*** Begin section ***
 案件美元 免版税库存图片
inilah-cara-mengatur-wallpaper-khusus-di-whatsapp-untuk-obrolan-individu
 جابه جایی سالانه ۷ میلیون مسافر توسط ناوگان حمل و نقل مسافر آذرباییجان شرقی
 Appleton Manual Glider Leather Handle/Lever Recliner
*** End section ***
*** Begin section ***
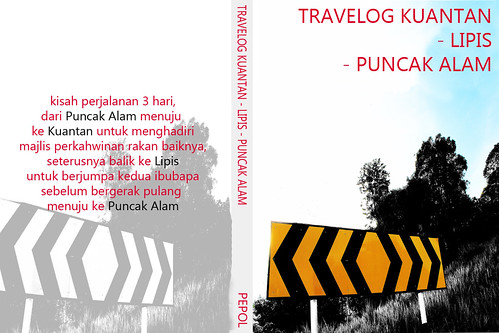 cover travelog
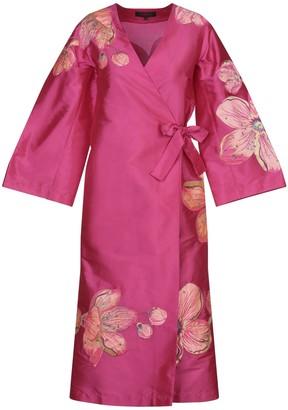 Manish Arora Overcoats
*** End section ***
> [Task description]:
Your answer should consist only of the lines above between the line holding "案件美元 免版税库存图片" and the line holding "Appleton Manual Glider", inclusive, each transcribed exactly.

> [Response to the task]:
 案件美元 免版税库存图片
inilah-cara-mengatur-wallpaper-khusus-di-whatsapp-untuk-obrolan-individu
 جابه جایی سالانه ۷ میلیون مسافر توسط ناوگان حمل و نقل مسافر آذرباییجان شرقی
 Appleton Manual Glider Leather Handle/Lever Recliner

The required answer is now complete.